- Ksawerów
- Coordinates: 51°04′20″N 23°43′17″E﻿ / ﻿51.07222°N 23.72139°E
- Country: Poland
- Voivodeship: Lublin
- County: Chełm
- Gmina: Żmudź
- Time zone: UTC+1 (CET)
- • Summer (DST): UTC+2 (CEST)

= Ksawerów, Lublin Voivodeship =

Ksawerów is a village in the administrative district of Gmina Żmudź, within Chełm County, Lublin Voivodeship, in eastern Poland.

==History==
In the late 19th century, during an ethnographic expedition led by Pavlo Chubynsky in 1869–1870, it was documented that the inhabitants of Ksawerów were predominantly Greek Catholics who spoke Ukrainian.

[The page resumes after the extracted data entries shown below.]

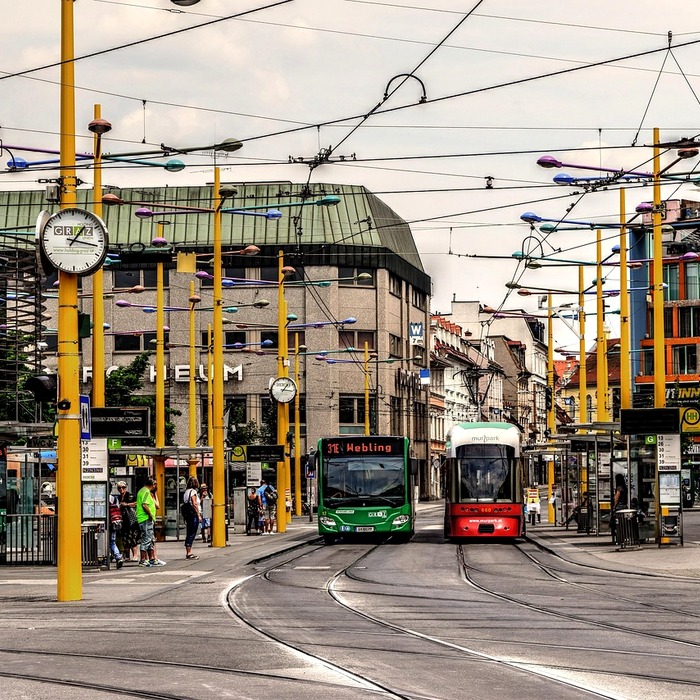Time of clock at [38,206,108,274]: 1:16
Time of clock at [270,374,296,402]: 1:16
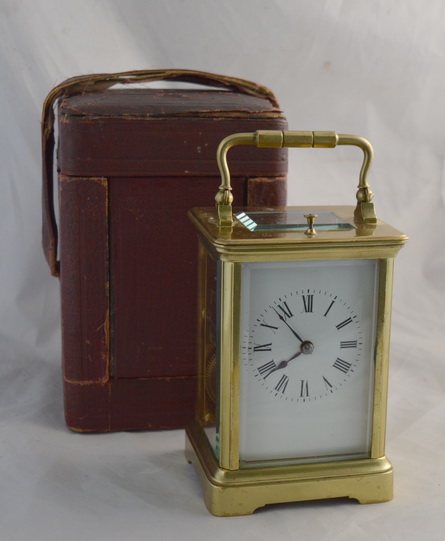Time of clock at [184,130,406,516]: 10:41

Six Polish citizens were murdered by Nazi Germany in the village during World War II.

==Demographic trends==
Over the years, Ksawerów has experienced a decline in population. Data indicates a decrease from 16 residents in 1975 to 10 in 2015, marking a 37.5% reduction over four decades.

==Geographical context==
Nearby cities include Chełm, located approximately 25 kilometers to the northwest, and Lublin, the voivodeship's capital, situated further west.